The taxable persons should also submit the recapitulative statement (EC Sales List–390 Form) on a monthly basis, not later than the 25th day of the month following that in which the intra- community supply/acquisition of goods or services has occurred, for all intra-community operations made with taxable persons established in other Member States. The recapitulative statements are to be submitted only for the periods during which the chargeability of the tax occurs (no nil-return is required).
The obligation to provide Intrastat statistical data is applicable to all economic operators that simultaneously meet the following conditions:
- are registered for VAT purposes;
- are trading goods with other Member States of the EU;
- the total annual value of goods traded with other Member States of the EU for each of the two flows, acquisitions and dispatches, respectively, exceeds the annual Intrastat thresholds as approved by the law.
Companies which exceeded the thresholds established by the National Institute of Statistics for each flow arrivals / dispatches are obliged to prepare and submit Intrastat statement. Companies which in the current year exceed the value of thresholds, will send Intrastat statements starting with the month in which they exceeded the thresholds and for the whole of next year.
The statistical thresholds are set separately for each type of movement of goods and may have different values for acquisitions and dispatches of goods. For the year 2025, Intrastat thresholds are:
- for intra-community dispatches: RON 1,000,000 (approximately €200,000, at an average FX rate of €1 = 5 RON).
- for intra-community arrivals: RON 1,000,000 (approximately €200,000, at an average FX rate of €1 = 5 RON).
The Intrastat statistical return must be filed on a monthly basis no later than the 15th of the month following the reporting month. Complete forms should include details such as the trade classification of the goods, quantities, shipping costs, countries of departure and arrival, Incoterms delivery condition, etc.
Yes. A range of penalties can be imposed where businesses do not comply with the VAT rules.

*PROBLEM A:*
Answer these questions using the text on VAT and Intrastat reporting:
(i) By what day must the recapitulative statement be submitted?
(ii) What is the 2025 Intrastat threshold for intra-community dispatches, in RON?
(iii) By what day must the Intrastat statistical return be filed?
*PROBLEM B:* Resume the text on VAT and Intrastat reporting, picking up after its final sentence.
The records have no connection to the text on VAT and Intrastat reporting.

Records of scene-based questions:
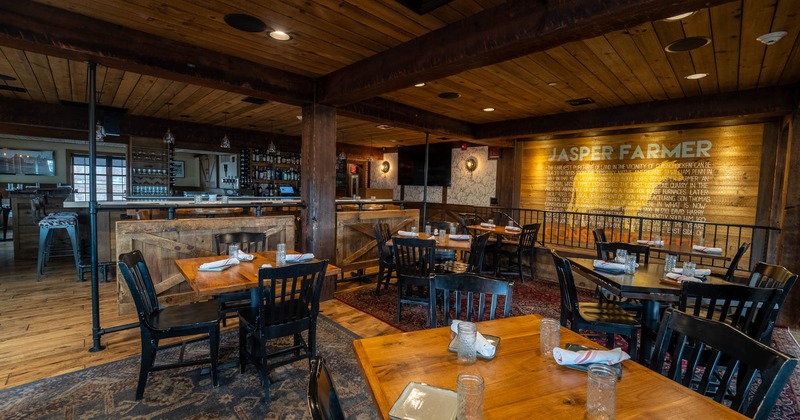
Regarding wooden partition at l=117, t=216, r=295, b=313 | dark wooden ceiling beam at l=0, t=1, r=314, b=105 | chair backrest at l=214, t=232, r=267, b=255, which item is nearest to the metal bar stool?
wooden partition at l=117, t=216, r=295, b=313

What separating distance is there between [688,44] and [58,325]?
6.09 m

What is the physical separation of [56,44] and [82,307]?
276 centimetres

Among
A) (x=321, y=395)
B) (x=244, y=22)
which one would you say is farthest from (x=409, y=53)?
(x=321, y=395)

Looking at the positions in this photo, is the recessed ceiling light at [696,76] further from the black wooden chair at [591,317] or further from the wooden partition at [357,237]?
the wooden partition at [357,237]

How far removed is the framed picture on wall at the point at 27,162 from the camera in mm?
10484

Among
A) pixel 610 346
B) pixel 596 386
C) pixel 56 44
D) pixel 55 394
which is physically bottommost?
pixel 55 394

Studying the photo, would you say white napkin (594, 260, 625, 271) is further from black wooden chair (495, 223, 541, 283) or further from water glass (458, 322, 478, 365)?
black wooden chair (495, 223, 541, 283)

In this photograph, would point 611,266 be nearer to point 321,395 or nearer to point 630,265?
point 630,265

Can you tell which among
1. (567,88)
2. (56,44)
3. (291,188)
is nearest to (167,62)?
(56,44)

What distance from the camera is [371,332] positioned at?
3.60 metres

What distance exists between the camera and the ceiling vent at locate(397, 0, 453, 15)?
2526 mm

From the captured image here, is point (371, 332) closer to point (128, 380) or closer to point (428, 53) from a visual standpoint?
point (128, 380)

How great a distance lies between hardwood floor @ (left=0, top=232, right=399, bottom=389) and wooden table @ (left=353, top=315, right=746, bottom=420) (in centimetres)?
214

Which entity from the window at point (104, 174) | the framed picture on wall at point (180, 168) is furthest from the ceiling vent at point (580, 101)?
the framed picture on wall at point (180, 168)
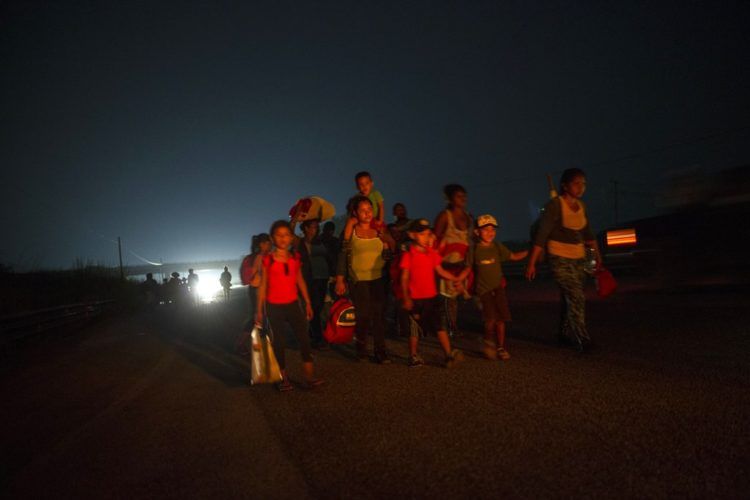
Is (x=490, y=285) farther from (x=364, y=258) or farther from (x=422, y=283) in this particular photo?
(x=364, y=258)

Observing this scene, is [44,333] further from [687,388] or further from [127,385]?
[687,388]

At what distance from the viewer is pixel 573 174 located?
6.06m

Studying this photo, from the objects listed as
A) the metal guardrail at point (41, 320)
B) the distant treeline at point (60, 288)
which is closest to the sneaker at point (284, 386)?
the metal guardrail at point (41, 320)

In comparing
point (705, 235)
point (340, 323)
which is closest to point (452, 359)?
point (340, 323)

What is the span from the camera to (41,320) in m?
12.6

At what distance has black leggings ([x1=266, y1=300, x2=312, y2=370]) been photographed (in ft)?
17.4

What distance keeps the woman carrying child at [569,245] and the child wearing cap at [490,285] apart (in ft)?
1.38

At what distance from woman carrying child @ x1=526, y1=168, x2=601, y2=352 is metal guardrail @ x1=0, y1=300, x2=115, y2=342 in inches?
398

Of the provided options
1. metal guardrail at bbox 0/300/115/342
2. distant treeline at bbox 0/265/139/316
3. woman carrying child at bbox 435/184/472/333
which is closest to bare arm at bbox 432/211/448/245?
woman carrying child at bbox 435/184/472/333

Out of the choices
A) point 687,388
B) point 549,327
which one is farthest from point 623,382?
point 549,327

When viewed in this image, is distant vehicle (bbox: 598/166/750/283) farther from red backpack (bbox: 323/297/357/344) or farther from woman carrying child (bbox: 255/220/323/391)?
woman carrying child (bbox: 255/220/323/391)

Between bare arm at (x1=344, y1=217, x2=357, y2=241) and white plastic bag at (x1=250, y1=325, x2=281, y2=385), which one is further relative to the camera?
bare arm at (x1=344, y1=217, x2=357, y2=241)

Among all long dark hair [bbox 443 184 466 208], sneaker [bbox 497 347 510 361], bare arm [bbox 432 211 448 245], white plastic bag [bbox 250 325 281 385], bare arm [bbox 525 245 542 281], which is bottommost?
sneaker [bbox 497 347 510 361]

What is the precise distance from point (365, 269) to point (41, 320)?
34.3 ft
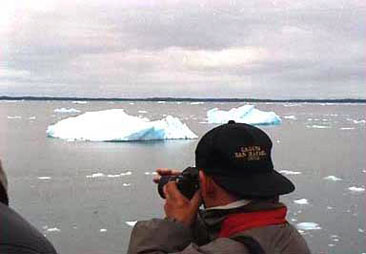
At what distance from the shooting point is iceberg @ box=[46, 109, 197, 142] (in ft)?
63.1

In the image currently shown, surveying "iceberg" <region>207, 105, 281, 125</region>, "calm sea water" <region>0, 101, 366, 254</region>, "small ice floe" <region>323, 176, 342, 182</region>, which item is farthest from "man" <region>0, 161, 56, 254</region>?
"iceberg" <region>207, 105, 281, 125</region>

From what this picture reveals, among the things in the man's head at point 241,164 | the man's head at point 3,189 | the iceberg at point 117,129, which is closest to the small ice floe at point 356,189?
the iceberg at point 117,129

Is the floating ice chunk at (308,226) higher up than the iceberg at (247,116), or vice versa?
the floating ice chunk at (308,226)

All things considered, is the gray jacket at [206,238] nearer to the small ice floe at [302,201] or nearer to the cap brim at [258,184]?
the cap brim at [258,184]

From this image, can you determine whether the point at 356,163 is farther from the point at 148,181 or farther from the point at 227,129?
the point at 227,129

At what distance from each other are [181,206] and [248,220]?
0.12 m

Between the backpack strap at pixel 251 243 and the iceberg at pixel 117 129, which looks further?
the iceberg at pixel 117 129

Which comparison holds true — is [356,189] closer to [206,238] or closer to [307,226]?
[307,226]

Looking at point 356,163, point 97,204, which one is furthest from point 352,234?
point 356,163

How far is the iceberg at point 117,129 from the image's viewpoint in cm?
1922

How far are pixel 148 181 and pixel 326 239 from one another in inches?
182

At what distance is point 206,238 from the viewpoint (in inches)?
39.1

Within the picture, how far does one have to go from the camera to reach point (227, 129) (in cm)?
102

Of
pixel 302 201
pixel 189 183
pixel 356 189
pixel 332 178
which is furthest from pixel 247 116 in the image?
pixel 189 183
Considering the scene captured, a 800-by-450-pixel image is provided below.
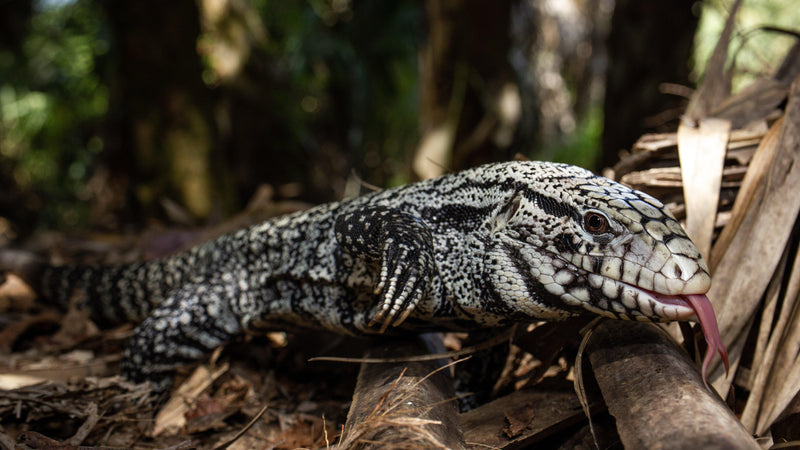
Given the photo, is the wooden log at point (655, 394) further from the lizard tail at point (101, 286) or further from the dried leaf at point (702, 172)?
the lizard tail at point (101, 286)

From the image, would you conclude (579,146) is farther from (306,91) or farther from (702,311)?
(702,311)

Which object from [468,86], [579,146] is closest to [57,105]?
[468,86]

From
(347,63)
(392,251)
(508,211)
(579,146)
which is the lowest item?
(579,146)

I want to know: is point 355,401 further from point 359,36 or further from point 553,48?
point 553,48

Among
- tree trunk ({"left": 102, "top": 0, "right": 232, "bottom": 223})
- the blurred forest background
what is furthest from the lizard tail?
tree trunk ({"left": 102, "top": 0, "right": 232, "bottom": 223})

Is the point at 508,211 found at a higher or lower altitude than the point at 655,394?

*WRITTEN ANSWER A:*
(i) No later than the 25th day of the month following the month in which the intra-community supply or acquisition occurred.
(ii) RON 1,000,000.
(iii) No later than the 15th of the month following the reporting month.

*WRITTEN ANSWER B:*
Failure to register for VAT purposes
If an entity has the obligation to register for VAT purposes in Romania and does not comply with this requirement, the competent tax authority shall register that entity ex officio unless the entity presents a high fiscal risk. If the entity performs taxable supplies and it is in a VAT payable position (i.e. the output VAT for its taxable transactions is higher than the input VAT for its purchases), late payment interest and penalties will be applied.
Failure to submit/correctly declare the EC sales and acquisitions and 394 Form (i.e. list of domestic transactions)
Late submission of recapitulative statements (390 Forms) will impose a penalty between RON 1,000 and RON 5,000 (approximately €200 – €1,000, at an average FX rate of €1 = 5 RON).
For the incorrect and incomplete filling of the recapitulative statements (390 Forms), the tax authorities will impose a penalty between RON 500 and RON 1,500 (approximately €100-€300, at an average FX rate of €1 = 5 RON).
Non-compliance with the requirement of filling the Form 394 regarding sales and acquisitions performed on Romanian territory within legal deadline is sanctioned with fines ranging from RON 2,000 to RON 3,500 (approximately €400-€700, at an average FX rate of €1= 5 RON) for small taxpayers and individuals and from RON 12,000 to RON 14,000 (approximately €2,400-€2,800, at an average FX rate of €1= 5 RON for middle and large taxpayers.
Fraud
The following tax offences are considered criminal offences:
- tax evasion is committed if a taxpayer intentionally gives incorrect or incomplete information to the tax authorities or if one withholds information necessary to calculate the correct tax liability;
- evasion of import duties (including import VAT).
Taxable persons not registered and which do not have the obligation to register for VAT purposes in Romania may request a VAT reimbursement from Romania based on the refund request transmitted electronically to the authorities from the Member State where they are registered, no later than 30th of September of the year following the reimbursement period.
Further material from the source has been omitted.